O dinamismo do sector é notório pelas transações que ocorreram logo na primeira metade do ano, como a aquisição da Nuance pela Microsoft por 19,7 mil milhões de dólares (aproximadamente 17 mil milhões de euros) ou a compra da Therapy Brands pelo fundo KKR por 1,5 mil milhões (perto de 1,3 mil milhões de euros). Por cá, destacou-se a startup portuguesa Sword Health, que em junho fechou uma ronda de financiamento 72 milhões de euros liderada pela General Catalyst, investidora de empresas como o Airbnb, Stripe ou Snapchat.

O empreendedor português Eduardo Freire Rodrigues é outro dos rostos que se destaca neste meio por ter fundado a UpHill, uma empresa que cria conteúdos e desenvolve software de apoio aos profissionais de saúde. Recentemente, esta startup assinou uma parceria com a Direção-Geral da Saúde para otimizar e modernizar o processo de recolha de evidência científica e divulgação de normas clínicas. O cofundador e CEO acredita que é necessário haver mais acordos como estes entre as diversas entidades para que Portugal possa ter hospitais ainda mais digitais e eficazes. “O presente já é digital, mas a criação de soluções tecnológicas não é suficiente para uma saúde digital. É importante aproveitar a força motriz que a pandemia gerou para mudar o paradigma da prestação de cuidados, ouvir os profissionais de saúde e o cidadão e alterar processos. Em causa está uma oportunidade para promover a saúde, torná-la mais acessível, quebrar barreiras, nivelar assimetrias, reduzir gastos desnecessários e libertar as unidades de saúde para quem efetivamente precisa delas”, argumenta.

Em causa está a preocupação com as conclusões de estudos como o “Digital Transformation: Shaping the future of European healthcare”, elaborado pela consultora Deloitte em 2020. Dos sete países europeus analisados, Portugal encontra-se abaixo da média europeia na utilização de tecnologias 4.0 na saúde e quase metade dos profissionais do sector (47,3%) nunca recebeu formação interna relacionada com o digital. Eduardo Freire Rodrigues faz ainda referência ao think tankeHealth em Portugal: Visão 2020”, que advertiu para a inexistência de uma perspetiva comum a nível nacional que garanta o alinhamento de estratégias e cooperação no desenvolvimento e adoção de eHealth.

“No caso dos dispositivos IoT [Internet of Things – Internet das Coisas] falamos de vantagens relacionadas com a monitorização contínua dos doentes, facilidade em partilhar e aceder a dados de saúde, maior aposta na prevenção, entre outras.
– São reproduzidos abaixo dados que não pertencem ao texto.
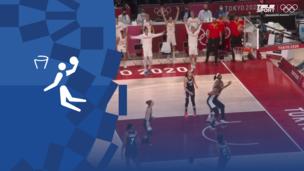 Олимпиада-2020. Баскетбол (жен). 1/4 финала. Испания — Франция. Видео обзор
Uma das faces mais visíveis desta realidade são os wearables, cujas projeções globais apontam para uma taxa de crescimento anual de 20,5%, atingindo os 46,6 mil milhões de dólares em 2025. A realidade virtual está em ascensão e deve chegar aos 9,5 mil milhões de dólares em 2028. Além de ter provas dadas enquanto ferramenta de treino médico de alta-fidelidade, também foi utilizada para efeitos terapêuticos junto de pacientes com dor crónica”, detalha ao JE.

Segundo o estudo da Mercom Capital, na área de healthtech, as categorias que acabaram por ser mais bem financiadas nos primeiros seis meses do ano foram a telemedicina (4,2 mil milhões), o bem-estar (1,7 mi milhões), as aplicações móveis para controlo da saúde (1,6 mil milhões), analítica (1,5 mil milhões) e apoio à decisão clínica (1,1 mil milhões).

Filipa Fixe, membro executivo do conselho de administração da Glintt, considera “imperativo” adotar este tipo de soluções modernas, mas alerta para a necessidade de se atestar a segurança, uma vez que estas empresas e instituições guardam os dados mais sensíveis das pessoas: os da sua saúde. “Não nos podemos esquecer de que temos de crescer em dois vetores muito importantes: o Tecnológico, permitindo que os dispositivos IoT sejam uma realidade disponível para cada profissional de saúde e cada utente, e segurança. Os dispositivos IoT da saúde precisam de ser capazes de proteger os dados que transacionam, de forma a protegemos informação sensível de hackers. É fundamental que as instituições de saúde que iniciam o seu caminho na healthtech, tenham um sistema de segurança adequado a estes novos desafios”, avisa a administradora da tecnológica que opera há mais de 20 anos neste mercado.